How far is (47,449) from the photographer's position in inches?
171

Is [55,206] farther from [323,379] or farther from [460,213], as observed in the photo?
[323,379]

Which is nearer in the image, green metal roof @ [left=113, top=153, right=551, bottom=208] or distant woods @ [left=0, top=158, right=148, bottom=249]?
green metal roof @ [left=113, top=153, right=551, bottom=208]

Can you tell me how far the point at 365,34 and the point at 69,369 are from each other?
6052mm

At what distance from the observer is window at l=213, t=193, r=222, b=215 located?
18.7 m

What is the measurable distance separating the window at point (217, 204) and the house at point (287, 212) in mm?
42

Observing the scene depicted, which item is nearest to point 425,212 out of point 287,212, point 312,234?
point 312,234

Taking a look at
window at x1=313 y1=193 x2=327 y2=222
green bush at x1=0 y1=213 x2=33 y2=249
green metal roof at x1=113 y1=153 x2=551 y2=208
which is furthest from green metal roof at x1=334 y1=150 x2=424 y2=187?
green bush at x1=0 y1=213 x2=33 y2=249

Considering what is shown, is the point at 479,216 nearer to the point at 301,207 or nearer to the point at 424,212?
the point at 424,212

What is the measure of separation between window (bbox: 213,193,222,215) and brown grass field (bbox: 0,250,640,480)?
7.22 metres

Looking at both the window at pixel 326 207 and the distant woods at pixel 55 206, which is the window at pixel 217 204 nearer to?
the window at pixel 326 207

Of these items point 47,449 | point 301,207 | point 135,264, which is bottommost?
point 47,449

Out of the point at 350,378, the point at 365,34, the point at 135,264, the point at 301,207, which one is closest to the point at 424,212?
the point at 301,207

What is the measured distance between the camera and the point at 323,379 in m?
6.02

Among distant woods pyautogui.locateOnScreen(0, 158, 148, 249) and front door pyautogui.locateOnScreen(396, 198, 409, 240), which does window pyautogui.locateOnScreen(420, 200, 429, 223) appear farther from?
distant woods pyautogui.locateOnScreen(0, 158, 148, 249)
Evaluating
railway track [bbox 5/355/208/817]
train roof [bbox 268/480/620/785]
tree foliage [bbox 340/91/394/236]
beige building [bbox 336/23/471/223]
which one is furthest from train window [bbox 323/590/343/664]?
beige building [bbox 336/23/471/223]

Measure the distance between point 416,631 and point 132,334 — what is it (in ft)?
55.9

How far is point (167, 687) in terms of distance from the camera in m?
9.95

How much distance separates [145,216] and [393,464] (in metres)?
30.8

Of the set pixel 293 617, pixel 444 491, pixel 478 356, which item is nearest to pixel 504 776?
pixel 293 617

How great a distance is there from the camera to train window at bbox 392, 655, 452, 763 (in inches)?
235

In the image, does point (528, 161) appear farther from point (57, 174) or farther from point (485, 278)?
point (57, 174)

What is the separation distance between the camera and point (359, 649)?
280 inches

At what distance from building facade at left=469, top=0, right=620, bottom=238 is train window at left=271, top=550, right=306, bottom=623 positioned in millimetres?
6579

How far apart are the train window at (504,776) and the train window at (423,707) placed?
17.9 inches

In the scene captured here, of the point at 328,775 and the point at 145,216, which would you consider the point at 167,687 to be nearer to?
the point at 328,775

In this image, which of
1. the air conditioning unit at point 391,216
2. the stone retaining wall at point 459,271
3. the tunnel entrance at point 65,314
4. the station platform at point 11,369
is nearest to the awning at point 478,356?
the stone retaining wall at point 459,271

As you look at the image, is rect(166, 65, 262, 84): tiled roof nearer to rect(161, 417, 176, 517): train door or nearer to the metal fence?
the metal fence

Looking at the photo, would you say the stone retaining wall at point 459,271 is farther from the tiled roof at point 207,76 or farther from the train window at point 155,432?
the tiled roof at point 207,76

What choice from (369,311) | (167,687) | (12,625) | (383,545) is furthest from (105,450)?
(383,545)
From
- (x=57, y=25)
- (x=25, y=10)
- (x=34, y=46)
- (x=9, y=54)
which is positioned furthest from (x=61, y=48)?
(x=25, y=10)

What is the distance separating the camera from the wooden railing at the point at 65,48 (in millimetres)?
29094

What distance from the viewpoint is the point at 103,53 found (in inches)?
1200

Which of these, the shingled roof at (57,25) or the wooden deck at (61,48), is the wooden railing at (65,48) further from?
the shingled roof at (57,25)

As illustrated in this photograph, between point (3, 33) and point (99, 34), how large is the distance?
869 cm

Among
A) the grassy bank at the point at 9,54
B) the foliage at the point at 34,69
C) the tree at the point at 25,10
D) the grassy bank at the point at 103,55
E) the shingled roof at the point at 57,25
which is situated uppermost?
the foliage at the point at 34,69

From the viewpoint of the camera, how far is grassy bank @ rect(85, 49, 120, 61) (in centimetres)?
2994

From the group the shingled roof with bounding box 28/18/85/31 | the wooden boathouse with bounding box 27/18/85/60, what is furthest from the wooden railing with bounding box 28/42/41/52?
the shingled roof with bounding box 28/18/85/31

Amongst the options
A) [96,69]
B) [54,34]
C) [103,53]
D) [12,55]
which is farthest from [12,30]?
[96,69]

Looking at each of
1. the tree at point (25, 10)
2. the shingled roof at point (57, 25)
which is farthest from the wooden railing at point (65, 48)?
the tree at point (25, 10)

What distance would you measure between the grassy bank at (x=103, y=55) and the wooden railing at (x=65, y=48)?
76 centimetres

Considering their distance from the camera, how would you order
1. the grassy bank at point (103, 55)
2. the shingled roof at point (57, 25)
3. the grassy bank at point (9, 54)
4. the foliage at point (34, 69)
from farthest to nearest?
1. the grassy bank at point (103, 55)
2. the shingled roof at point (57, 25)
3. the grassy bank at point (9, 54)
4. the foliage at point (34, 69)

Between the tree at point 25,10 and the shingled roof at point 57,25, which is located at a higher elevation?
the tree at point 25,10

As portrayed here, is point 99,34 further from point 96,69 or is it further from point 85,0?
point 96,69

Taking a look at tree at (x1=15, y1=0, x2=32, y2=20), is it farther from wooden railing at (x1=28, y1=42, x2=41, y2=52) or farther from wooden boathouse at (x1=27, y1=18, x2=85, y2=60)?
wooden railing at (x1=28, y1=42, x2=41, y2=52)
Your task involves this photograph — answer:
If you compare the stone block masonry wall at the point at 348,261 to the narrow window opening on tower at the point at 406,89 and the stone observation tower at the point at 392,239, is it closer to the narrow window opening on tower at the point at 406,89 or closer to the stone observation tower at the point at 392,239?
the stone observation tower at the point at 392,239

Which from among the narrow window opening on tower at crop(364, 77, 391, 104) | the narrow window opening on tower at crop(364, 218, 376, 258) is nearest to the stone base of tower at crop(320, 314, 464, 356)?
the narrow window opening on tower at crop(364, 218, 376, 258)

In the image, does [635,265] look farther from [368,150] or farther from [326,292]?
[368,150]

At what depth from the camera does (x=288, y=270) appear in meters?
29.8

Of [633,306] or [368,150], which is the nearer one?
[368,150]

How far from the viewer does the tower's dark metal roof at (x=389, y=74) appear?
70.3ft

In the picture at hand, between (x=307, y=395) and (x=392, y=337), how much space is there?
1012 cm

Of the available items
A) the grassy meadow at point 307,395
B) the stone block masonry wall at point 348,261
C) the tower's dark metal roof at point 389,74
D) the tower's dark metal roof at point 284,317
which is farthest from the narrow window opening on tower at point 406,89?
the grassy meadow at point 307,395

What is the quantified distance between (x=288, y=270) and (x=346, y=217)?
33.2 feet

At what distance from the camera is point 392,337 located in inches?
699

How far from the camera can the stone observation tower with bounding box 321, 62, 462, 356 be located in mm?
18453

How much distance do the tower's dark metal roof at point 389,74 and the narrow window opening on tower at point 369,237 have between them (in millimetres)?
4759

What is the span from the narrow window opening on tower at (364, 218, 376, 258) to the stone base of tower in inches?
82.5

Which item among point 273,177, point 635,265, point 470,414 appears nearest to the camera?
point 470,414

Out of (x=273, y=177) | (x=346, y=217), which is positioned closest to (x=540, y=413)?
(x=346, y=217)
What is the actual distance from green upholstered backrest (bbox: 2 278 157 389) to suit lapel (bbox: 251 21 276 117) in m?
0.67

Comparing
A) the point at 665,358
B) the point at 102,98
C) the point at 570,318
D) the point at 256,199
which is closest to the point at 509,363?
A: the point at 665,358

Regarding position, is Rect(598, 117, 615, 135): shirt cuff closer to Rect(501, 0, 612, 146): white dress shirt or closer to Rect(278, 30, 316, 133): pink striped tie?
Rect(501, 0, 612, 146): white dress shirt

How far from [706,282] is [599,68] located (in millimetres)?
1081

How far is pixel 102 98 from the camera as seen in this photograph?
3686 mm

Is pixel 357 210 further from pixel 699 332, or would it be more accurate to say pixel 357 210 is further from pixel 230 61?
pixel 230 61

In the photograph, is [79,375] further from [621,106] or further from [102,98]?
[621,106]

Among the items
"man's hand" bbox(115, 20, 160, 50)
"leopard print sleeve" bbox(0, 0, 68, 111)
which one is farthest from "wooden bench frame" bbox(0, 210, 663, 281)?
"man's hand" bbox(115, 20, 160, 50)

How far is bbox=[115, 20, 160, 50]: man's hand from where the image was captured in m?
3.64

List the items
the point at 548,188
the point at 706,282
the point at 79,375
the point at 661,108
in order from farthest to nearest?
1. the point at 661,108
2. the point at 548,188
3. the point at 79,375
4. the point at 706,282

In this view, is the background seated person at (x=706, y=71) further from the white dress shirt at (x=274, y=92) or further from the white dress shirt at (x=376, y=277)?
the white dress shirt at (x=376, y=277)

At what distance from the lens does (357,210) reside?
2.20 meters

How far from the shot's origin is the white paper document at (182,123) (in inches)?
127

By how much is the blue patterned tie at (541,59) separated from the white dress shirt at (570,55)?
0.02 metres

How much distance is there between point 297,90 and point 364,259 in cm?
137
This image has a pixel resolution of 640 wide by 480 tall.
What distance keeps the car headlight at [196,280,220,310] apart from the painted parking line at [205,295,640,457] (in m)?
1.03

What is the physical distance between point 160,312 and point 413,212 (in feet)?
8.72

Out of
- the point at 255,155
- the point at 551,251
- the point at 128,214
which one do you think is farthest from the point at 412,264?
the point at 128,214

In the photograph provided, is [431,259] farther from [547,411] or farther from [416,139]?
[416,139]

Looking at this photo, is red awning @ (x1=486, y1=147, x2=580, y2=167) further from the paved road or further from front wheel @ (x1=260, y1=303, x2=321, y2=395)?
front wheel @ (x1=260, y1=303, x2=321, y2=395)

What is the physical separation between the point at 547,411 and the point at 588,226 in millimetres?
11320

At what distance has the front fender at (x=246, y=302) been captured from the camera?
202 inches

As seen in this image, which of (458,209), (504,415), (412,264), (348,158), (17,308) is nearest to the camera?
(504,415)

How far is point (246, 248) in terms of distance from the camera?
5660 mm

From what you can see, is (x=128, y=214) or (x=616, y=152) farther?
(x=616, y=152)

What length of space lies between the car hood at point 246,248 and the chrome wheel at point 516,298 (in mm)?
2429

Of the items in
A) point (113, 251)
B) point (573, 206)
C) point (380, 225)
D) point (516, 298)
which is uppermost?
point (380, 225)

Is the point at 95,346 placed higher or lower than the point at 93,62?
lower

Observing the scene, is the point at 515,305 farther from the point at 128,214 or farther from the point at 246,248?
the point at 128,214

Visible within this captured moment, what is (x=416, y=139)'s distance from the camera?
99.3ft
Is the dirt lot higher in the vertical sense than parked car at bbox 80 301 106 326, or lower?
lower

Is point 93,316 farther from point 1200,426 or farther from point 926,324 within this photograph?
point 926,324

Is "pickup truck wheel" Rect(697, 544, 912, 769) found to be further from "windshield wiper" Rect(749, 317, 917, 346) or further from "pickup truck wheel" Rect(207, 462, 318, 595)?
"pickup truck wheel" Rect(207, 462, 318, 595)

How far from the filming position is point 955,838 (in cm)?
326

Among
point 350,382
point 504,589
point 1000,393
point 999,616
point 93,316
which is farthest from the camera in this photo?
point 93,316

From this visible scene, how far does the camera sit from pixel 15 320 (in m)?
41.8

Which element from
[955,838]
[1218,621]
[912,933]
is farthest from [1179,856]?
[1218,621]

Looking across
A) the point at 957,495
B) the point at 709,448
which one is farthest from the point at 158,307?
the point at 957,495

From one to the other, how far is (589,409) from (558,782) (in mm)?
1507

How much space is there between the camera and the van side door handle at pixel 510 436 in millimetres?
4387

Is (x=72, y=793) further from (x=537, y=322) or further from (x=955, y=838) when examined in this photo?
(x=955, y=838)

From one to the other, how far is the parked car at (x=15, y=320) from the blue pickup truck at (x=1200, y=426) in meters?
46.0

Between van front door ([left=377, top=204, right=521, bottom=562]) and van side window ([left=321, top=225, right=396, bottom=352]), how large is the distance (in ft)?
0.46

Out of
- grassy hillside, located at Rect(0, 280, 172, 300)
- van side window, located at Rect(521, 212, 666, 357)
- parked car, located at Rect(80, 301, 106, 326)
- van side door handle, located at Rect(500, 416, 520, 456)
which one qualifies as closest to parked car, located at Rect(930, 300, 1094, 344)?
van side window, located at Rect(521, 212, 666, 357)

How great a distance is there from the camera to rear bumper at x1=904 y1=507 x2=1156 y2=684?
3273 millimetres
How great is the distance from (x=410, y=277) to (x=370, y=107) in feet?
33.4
==========
▶ TASK DIRECTIONS: From the line containing "How far from the filming" down to the last line, reproduce the records exactly. Include both ends.

▶ OUTPUT BELOW:
How far from the filming position is point 955,838 (in cm)?
326

Among
point 350,382
point 504,589
point 1000,393
point 999,616
point 93,316
which is farthest from the camera in this photo?
point 93,316

From this visible scene, how far does the camera sit from pixel 15 320 (in m)?
41.8

Which element from
[955,838]
[1218,621]
[912,933]
is farthest from [1179,856]?
[1218,621]

Looking across
A) the point at 957,495
B) the point at 709,448
which one is farthest from the point at 158,307?
the point at 957,495

From one to the other, how far is (589,409) from (558,782) (in mm)?
1507

How much space is there between the camera and the van side door handle at pixel 510 436 in millimetres?
4387

Is (x=72, y=793) further from (x=537, y=322) or further from (x=955, y=838) when examined in this photo?
(x=955, y=838)

From one to the other, how far is the parked car at (x=15, y=320) from the blue pickup truck at (x=1200, y=426) in meters?
46.0

Between van front door ([left=377, top=204, right=521, bottom=562]) and van side window ([left=321, top=225, right=396, bottom=352]), how large is the distance (in ft)?
0.46

Out of
- grassy hillside, located at Rect(0, 280, 172, 300)
- van side window, located at Rect(521, 212, 666, 357)
- parked car, located at Rect(80, 301, 106, 326)
- van side door handle, located at Rect(500, 416, 520, 456)
which one qualifies as closest to parked car, located at Rect(930, 300, 1094, 344)?
van side window, located at Rect(521, 212, 666, 357)

How great a distance is there from the camera to rear bumper at x1=904 y1=507 x2=1156 y2=684?
3273 millimetres
How great is the distance from (x=410, y=277) to (x=370, y=107) in feet?
33.4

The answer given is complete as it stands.